■ Task to carry out
For the entries below, how many lines include the word "category"? Give the figure and nothing more.

■ Task input
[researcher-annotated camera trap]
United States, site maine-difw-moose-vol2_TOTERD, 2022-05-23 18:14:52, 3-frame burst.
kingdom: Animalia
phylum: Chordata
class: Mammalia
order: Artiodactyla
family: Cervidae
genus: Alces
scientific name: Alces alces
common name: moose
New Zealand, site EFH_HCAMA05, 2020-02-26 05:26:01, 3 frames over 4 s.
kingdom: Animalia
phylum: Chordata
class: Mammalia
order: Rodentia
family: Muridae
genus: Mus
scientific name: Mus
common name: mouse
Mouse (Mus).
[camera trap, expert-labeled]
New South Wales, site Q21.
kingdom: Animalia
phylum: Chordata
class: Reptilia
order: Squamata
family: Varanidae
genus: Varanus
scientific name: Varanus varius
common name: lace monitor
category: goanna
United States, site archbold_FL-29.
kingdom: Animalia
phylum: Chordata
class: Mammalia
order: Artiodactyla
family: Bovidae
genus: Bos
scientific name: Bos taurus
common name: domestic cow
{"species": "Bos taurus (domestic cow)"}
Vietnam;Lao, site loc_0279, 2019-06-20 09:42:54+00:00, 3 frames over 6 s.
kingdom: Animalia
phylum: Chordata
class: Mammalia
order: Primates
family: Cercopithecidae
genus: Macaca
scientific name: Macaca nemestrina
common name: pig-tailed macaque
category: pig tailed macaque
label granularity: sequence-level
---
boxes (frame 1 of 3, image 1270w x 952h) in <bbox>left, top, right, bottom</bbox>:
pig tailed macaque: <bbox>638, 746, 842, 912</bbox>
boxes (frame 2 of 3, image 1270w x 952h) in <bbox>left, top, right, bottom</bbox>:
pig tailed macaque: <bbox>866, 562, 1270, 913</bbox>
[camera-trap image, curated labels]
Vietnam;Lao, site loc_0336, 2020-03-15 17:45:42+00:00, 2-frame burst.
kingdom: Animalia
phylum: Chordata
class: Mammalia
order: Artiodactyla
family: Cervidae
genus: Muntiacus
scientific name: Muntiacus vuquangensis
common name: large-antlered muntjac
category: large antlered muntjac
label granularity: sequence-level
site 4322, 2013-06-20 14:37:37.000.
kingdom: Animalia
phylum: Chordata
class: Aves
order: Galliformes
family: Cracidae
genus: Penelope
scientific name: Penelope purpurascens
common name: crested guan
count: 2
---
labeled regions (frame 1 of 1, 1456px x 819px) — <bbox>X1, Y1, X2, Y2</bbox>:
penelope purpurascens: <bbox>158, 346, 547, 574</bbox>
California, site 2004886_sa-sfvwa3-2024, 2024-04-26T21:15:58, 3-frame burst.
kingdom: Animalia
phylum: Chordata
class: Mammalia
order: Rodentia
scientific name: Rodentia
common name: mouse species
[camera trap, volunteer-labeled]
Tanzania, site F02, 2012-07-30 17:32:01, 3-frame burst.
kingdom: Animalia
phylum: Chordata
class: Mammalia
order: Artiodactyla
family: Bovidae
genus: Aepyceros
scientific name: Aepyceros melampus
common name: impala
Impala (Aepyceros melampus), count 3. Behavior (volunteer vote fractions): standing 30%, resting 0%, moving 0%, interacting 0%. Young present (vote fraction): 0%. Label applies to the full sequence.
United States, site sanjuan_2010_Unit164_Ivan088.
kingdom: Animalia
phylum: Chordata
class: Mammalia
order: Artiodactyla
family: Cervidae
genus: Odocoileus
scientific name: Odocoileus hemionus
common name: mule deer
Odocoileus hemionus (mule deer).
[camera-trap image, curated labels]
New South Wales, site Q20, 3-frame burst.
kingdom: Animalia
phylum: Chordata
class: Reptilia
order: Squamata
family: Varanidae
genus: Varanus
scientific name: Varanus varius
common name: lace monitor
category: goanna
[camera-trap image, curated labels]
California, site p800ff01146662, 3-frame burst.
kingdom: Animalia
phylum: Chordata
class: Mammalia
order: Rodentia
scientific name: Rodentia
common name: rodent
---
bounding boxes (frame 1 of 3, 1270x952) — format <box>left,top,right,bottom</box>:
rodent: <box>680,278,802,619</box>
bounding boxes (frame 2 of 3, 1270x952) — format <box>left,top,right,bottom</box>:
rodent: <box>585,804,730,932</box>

■ Exercise solution
4